El forense había fingido no conocer aquel apellido, a pesar de que acababa de resucitar en su memoria una historia que les contara el Viajero tiempo atrás.

—No. Volvió a entrar en la casa, desoyendo los consejos de los demás, cuando todavía se creía que la alarma de incendio era real.

—Bueno —el forense no pudo evitarlo, aunque algo le decía que no debía bromear al respecto—, o sea que al final ese tal Lebobitz sí se comportó como un suicida honesto.

Marguerite hizo caso omiso de aquel comentario, de una frivolidad inoportuna.

—El tipo subió y, a los pocos minutos, se precipitaba a la calle por una de las ventanas de su piso...

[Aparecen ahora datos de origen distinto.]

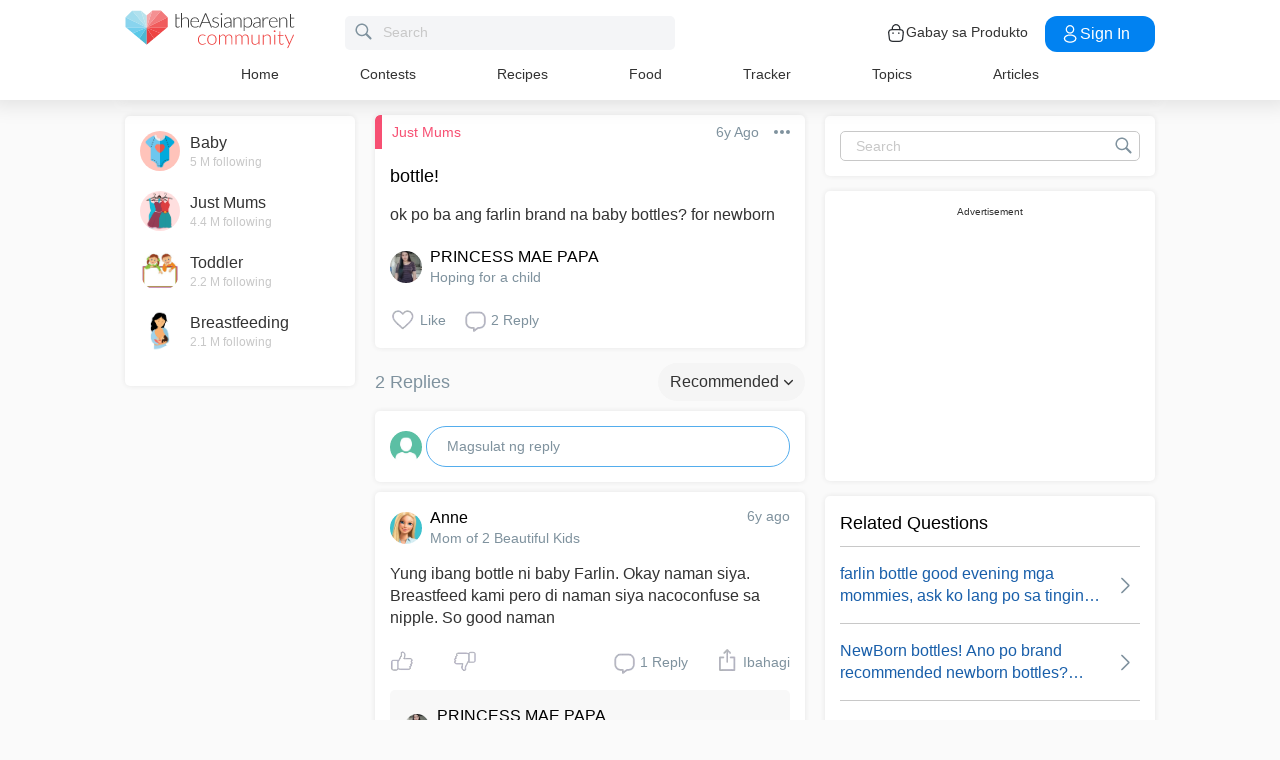

--- FILE ---
content_type: text/html; charset=utf-8
request_url: https://www.google.com/recaptcha/api2/aframe
body_size: 265
content:
<!DOCTYPE HTML><html><head><meta http-equiv="content-type" content="text/html; charset=UTF-8"></head><body><script nonce="0Xtwtf6tPdwpotxsfzpvfA">/** Anti-fraud and anti-abuse applications only. See google.com/recaptcha */ try{var clients={'sodar':'https://pagead2.googlesyndication.com/pagead/sodar?'};window.addEventListener("message",function(a){try{if(a.source===window.parent){var b=JSON.parse(a.data);var c=clients[b['id']];if(c){var d=document.createElement('img');d.src=c+b['params']+'&rc='+(localStorage.getItem("rc::a")?sessionStorage.getItem("rc::b"):"");window.document.body.appendChild(d);sessionStorage.setItem("rc::e",parseInt(sessionStorage.getItem("rc::e")||0)+1);localStorage.setItem("rc::h",'1762483273841');}}}catch(b){}});window.parent.postMessage("_grecaptcha_ready", "*");}catch(b){}</script></body></html>

--- FILE ---
content_type: application/javascript; charset=utf-8
request_url: https://fundingchoicesmessages.google.com/f/AGSKWxVzX3XBNEixQMW2tQtYhxGNoWhSrQNQXxrAWDZtYo_YVkBsvMlhtRGJgH4Hs1DIsjOpVOwaKLIUUjvl711Vy1HAtPHvD423Ethi7y6zce3XcmZ5Mv0SXcli0-8AXismkgjcdy4TfY97urEI0p6MkCbxoBh2_htUqUnsirS1yeKWrHWyQAyVxAEs6iZi/_/ad24.png/script/ads_/adrotat./jcorner.php?partner=/ad-methods.
body_size: -1286
content:
window['e2073380-0e29-4dbc-a680-2a746c3fb1bf'] = true;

—... al descubrir que el fuego nunca llegaría a su casa —cortó Marcel—. Tuvo suerte, se ahorró una buena dosis de dolor. Resulta evidente que el tío había tomado la decisión de acabar con su vida y, al comprobar que las circunstancias no le iban a ayudar, tomó él la iniciativa. Coherencia personal, lo que te decía.

—¿Quieres dejar de tomártelo todo a broma? —ella se planteó si aquella aparente intrascendencia en las palabras de su amigo respondía a alguna estrategia de camuflaje; a raíz de las últimas experiencias con Marcel, había aprendido a vislumbrar en sus actuaciones segundas y terceras intenciones—. El tipo murió en el acto, claro. Se tiró desde una planta muy elevada. Pero es que además —añadió, perpleja—, dentro de su domicilio encontramos muebles volcados y desorden, las típicas señales de una pelea.